## Aufgabe A
Nenne alle Zeitungen und Zeitschriften, deren Titel im gegebenen Text in Guillemets (»…«) stehen.
## Aufgabe B
Gib den Abschnitt des gegebenen Textes zwischen „Am Dienstag letzter“ und „und Ehepartnern regelt.“ einschließlich dieser beiden Stellen wortgetreu wieder.

## Gegebener Text
=======
»Wir werden diese Apparate abbauen«
Schon am 10. September, einen Tag nach Ende des Madrider Folgetreffens der Konferenz über Sicherheit und Zusammenarbeit in Europa (KSZE), stand das Schlußdokument im SED-Zentralorgan »Neues Deutschland« ("ND") - zwar nur in der Ost-Berliner Ausgabe, die ein gutes Drittel der Gesamtauflage ausmacht, aber in vollem Wortlaut. In der übrigen »ND«-Auflage erschien das Werk vorletzte Woche, ebenfalls ungekürzt.
Die sowjetische »Prawda«, die gemeinhin im Ostblock den Ton angibt, folgte erst am 20. September mit einer redaktionellen Zusammenfassung des KSZE-Papiers. Und die war in der für die kommunistischen Staaten besonders heiklen, in Madrid auch lange umstrittenen Frage der »Zusammenarbeit in humanitären und anderen Bereichen« überaus wortkarg.
Der »Prawda«-Leser mußte sich mit vagen Hinweisen auf »Bestimmungen« über »Kontakte zwischen den Menschen« und über »Familienzusammenführung« begnügen. Für nähere Einzelheiten verwies ihn das Parteiblatt auf die Zeitschriften »Internationales Leben« und »Neue Zeit« - die freilich, gemessen an der sowjetischen Bevölkerungszahl, unter Ausschluß der Öffentlichkeit erscheinen.
Am Dienstag letzter Woche war Ost-Berlin dem großen Bruder schon wieder voraus. Nach ordentlicher deutscher Art gossen die SED-Oberen die Madrider Vereinbarungen in eine Verordnung, die die Ausreise von DDR-Bürgern zu im »Ausland«, mithin auch in der Bundesrepublik lebenden Verwandten ersten Grades und Ehepartnern regelt.
Das stiekum im DDR-Gesetzblatt veröffentlichte, dem größten Teil der ostdeutschen Bevölkerung bisher aus den _(Bei Niedergandern in der Nähe von ) _(Göttingen am Donnerstag letzter Woche. )
West-Medien bekannte Paragraphen-Werk ist Teil eines Maßnahmepakets, mit dem Ost-Berlin sein Interesse am Ausbau der deutsch-deutschen Beziehungen kundmacht und sich zugleich für den Milliarden-Kredit vom Sommer erkenntlich zeigt. Parallel zur Ausreise-Verordnung wurde bekanntgegeben, daß Kinder bis zum vollendeten 14. Lebensjahr bei DDR-Besuchen ab sofort vom Zwangsumtausch befreit sind.
=======
## Gegebene Daten
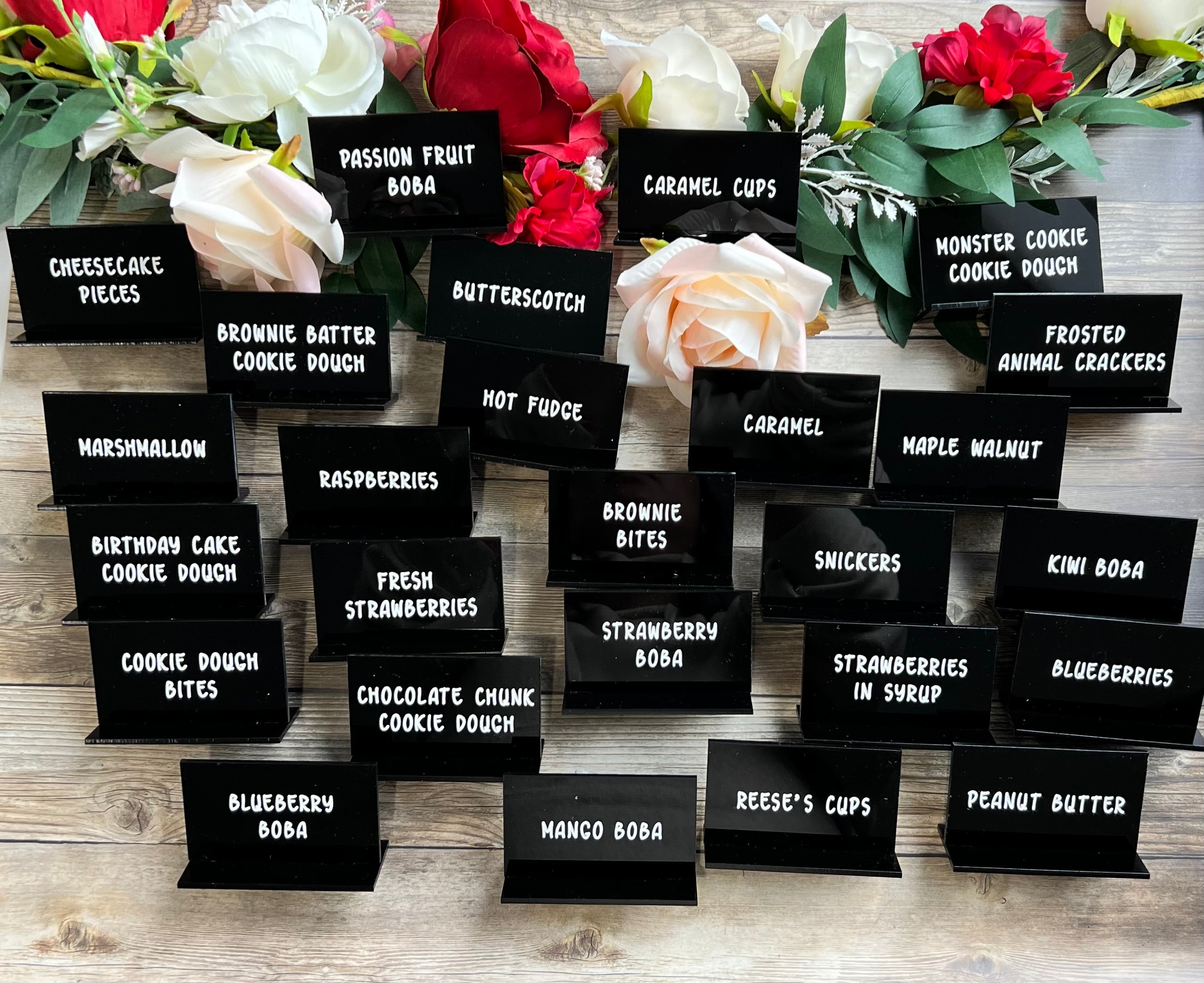 Buffet Food Acrylic Sign / Food Label Signs / Wedding Buffet Name Sign ...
=======
## Erwartete Antwort A
»Neues Deutschland«, »Prawda«, »Internationales Leben«, »Neue Zeit«

## Erwartete Antwort B
Am Dienstag letzter Woche war Ost-Berlin dem großen Bruder schon wieder voraus. Nach ordentlicher deutscher Art gossen die SED-Oberen die Madrider Vereinbarungen in eine Verordnung, die die Ausreise von DDR-Bürgern zu im »Ausland«, mithin auch in der Bundesrepublik lebenden Verwandten ersten Grades und Ehepartnern regelt.